Отчихвостив одного в хвост и в гриву, она повернулась к другому. Михалыч вальяжно развалился в кресле. Все «новые русские» недавно выбившиеся в нувориши любят изображать из себя потомственных бар, забывая, или не зная простой истины о том, что костюм от Диора или ботинки из крокодиловой кожи никогда не сделают их аристократами.
Изысканной учтивостью Михалыч не отличался. Единственное кресло, в котором он сидел, не было предложено им сиятельной особе. В обществе нынче правил бал, его величество – доллар, капитал. А у княгини кроме ее царской осанки и собственного достоинства, похоже, ничего больше за душой не было. Вот он и развалился в кресле.

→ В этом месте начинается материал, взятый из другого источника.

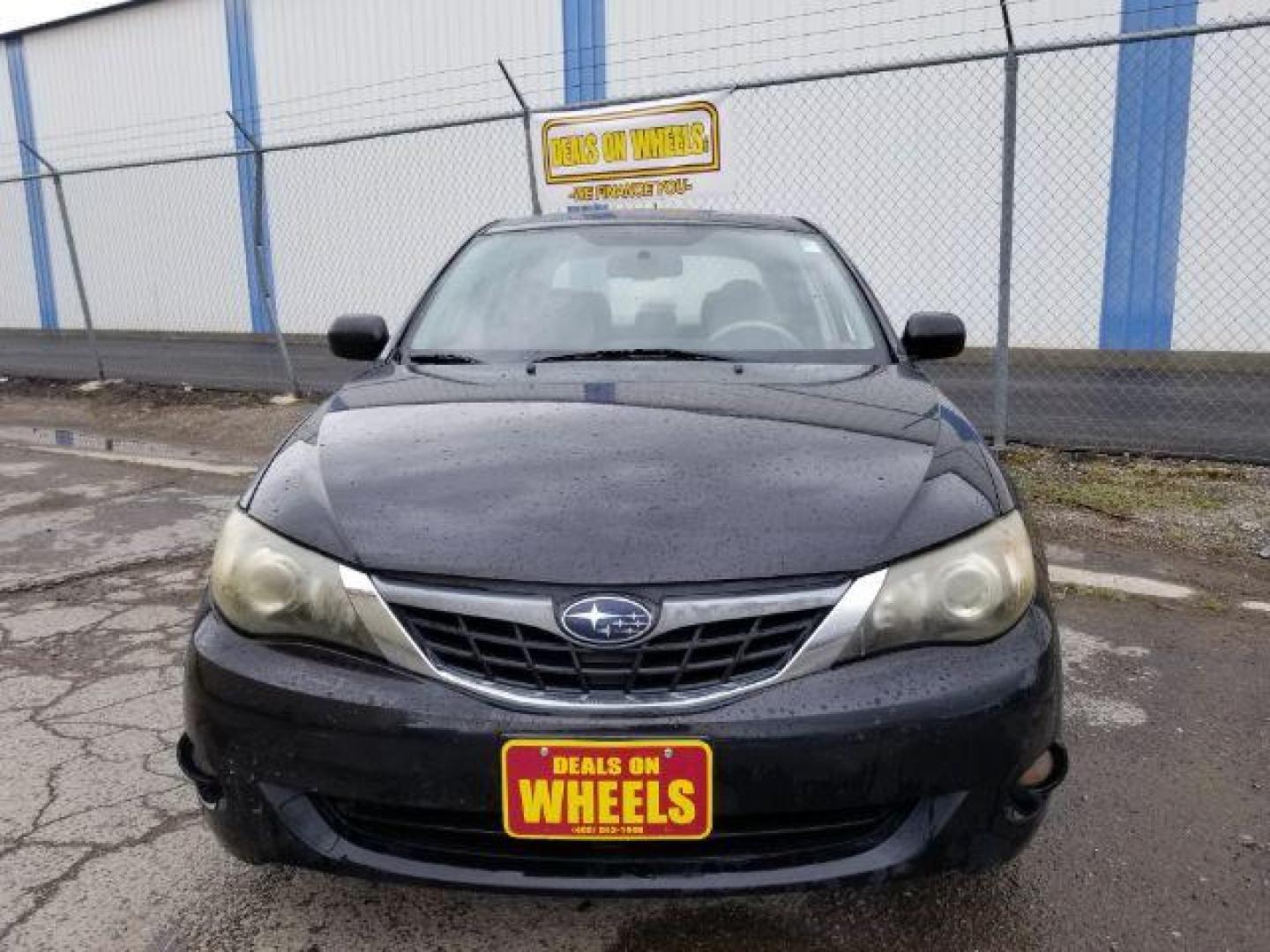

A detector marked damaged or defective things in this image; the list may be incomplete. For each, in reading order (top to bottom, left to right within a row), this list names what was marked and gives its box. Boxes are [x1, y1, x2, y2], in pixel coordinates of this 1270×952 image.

cracked pavement [0, 442, 1265, 952]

– А ну встань хам, когда с дамой разговариваешь! – стеганула его по глазам Княгиня. И столько властности и презрения было в ее взгляде, что главный режиссер, растерявшись, повел головой по сторонам ища сочувствия и поддержки. Князь отвел глаза в сторону, милиционеры отошли подальше, Наталья Сергеевна притворилась, что она глухая, один Данила как всегда вылез не к месту с кривой подпоркой.

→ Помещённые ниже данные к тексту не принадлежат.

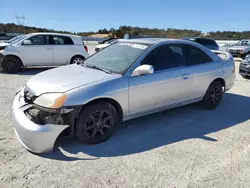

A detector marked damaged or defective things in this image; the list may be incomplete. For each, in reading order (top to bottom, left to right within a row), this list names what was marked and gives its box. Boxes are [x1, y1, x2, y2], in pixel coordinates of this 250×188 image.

damaged vehicle [12, 38, 235, 153]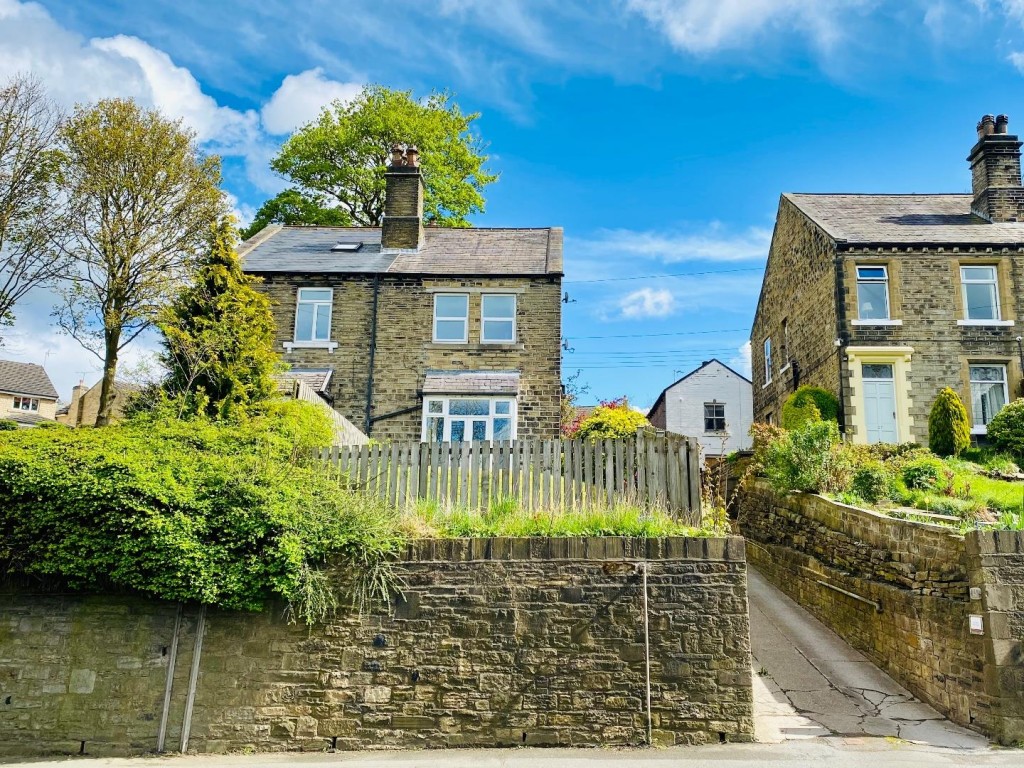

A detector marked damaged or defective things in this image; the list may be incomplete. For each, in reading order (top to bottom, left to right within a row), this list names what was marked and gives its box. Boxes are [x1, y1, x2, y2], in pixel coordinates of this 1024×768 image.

cracked pavement [744, 568, 992, 748]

– Михалыч, нас с тобою оскорбляют! Сиди, ни с места!
Пришлось главному режиссеру встать и предложить кресло Княгине. Зря он старался. Она даже не глянула на него.

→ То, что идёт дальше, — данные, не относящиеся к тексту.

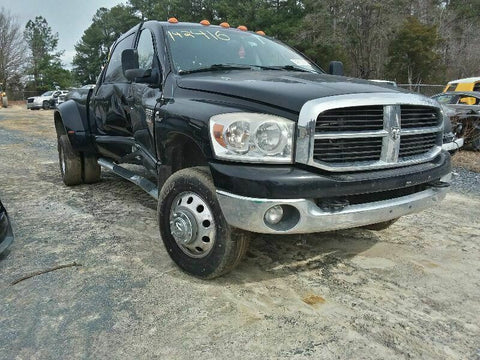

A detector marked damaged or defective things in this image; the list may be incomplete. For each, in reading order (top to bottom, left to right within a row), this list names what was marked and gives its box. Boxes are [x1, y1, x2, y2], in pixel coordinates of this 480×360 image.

wrecked vehicle [54, 19, 452, 278]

– Так вот любезный мой продюсер, – продолжала она, – хорошо, что вы меня уведомили о снятии с роли письменно. Просто отлично получилось, что вы побоялись мне в глаза сказать и подсунули записку под дверь. Теперь, просите меня, не просите, а я в вашу картину не вернусь. У меня на руках контракт подписанный вами, а в нем предусмотрена неустойка на случай подобных форс-мажорных обстоятельств… Прощайте!
Я думал, что скандалы на сегодняшний день закончились, и главреж на этом умоется и продолжит съемки с новой актрисой на роль княгини, с красавицей Катенькой. А он утерся, сравнительно чистым носовым платком и остановил уходящую Княгиню.
– Э…э, нет дорогая, Княгинюшка, ничего у тебя не получится. Ты не на того напала. Меня голыми руками не возьмешь. Я против тебя возбуждаю уголовное дело!
Круто он завернул. Ничего не скажешь. Ответный удар был достоин того, чтобы узнать, в чем же, собственно говоря, дело. Те, кто только что воротили в сторону от Михалыча носы, теперь смотрели сочувственно на него. Главный режиссер обвел киногруппу победным взглядом и сказал:
– Ты хотела меня отравить! Я заявление в прокуратуру отнес и анализы, между прочим, сдал. А свидетелей, как ты меня пирожками угощала, море. Не торопись, не уезжай. Может быть, на казенной машине добросят.
Оператор налаживающий кинокамеру так и сидел с открытым ртом. Княгиня расхохоталась.
– Так это для этих целей биотуалет здесь, о…хо…хо, а я подумала, что заботу о коллективе проявили. О…хо…хо. – Она так за разительно смеялась, что покатываться начал весь народ, помнящий, каким метеором несся к лесу еще утром главный режиссер. – Нет уж, увольте меня, со своими анализами знакомьтесь сами, голубчик. Сделайте одолжение, пропустите.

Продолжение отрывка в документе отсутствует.